--- Required action ---
An exact copy of every entry is what's needed, so please transcribe them all.

--- Given data ---
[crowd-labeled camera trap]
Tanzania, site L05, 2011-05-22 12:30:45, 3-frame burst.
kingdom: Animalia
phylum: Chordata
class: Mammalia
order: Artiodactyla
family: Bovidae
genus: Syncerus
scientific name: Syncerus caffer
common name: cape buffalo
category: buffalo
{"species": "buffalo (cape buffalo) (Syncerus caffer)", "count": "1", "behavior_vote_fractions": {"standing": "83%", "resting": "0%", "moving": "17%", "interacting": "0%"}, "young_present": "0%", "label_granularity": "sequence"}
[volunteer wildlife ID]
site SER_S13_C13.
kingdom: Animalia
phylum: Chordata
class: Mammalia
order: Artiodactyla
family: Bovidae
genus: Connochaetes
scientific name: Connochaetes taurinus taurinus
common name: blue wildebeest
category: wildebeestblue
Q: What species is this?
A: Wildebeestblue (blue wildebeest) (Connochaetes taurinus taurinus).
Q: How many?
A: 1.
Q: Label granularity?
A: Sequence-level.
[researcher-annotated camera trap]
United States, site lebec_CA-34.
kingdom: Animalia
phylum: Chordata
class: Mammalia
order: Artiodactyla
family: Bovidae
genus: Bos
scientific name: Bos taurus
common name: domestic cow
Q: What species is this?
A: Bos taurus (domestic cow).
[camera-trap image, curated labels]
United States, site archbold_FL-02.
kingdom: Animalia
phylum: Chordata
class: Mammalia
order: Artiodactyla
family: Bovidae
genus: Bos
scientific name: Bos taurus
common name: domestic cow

--- Solution to the exercise ---
[crowd-labeled camera trap]
Tanzania, site L05, 2011-05-22 12:30:45, 3-frame burst.
kingdom: Animalia
phylum: Chordata
class: Mammalia
order: Artiodactyla
family: Bovidae
genus: Syncerus
scientific name: Syncerus caffer
common name: cape buffalo
category: buffalo
{"species": "buffalo (cape buffalo) (Syncerus caffer)", "count": "1", "behavior_vote_fractions": {"standing": "83%", "resting": "0%", "moving": "17%", "interacting": "0%"}, "young_present": "0%", "label_granularity": "sequence"}
[volunteer wildlife ID]
site SER_S13_C13.
kingdom: Animalia
phylum: Chordata
class: Mammalia
order: Artiodactyla
family: Bovidae
genus: Connochaetes
scientific name: Connochaetes taurinus taurinus
common name: blue wildebeest
category: wildebeestblue
Q: What species is this?
A: Wildebeestblue (blue wildebeest) (Connochaetes taurinus taurinus).
Q: How many?
A: 1.
Q: Label granularity?
A: Sequence-level.
[researcher-annotated camera trap]
United States, site lebec_CA-34.
kingdom: Animalia
phylum: Chordata
class: Mammalia
order: Artiodactyla
family: Bovidae
genus: Bos
scientific name: Bos taurus
common name: domestic cow
Q: What species is this?
A: Bos taurus (domestic cow).
[camera-trap image, curated labels]
United States, site archbold_FL-02.
kingdom: Animalia
phylum: Chordata
class: Mammalia
order: Artiodactyla
family: Bovidae
genus: Bos
scientific name: Bos taurus
common name: domestic cow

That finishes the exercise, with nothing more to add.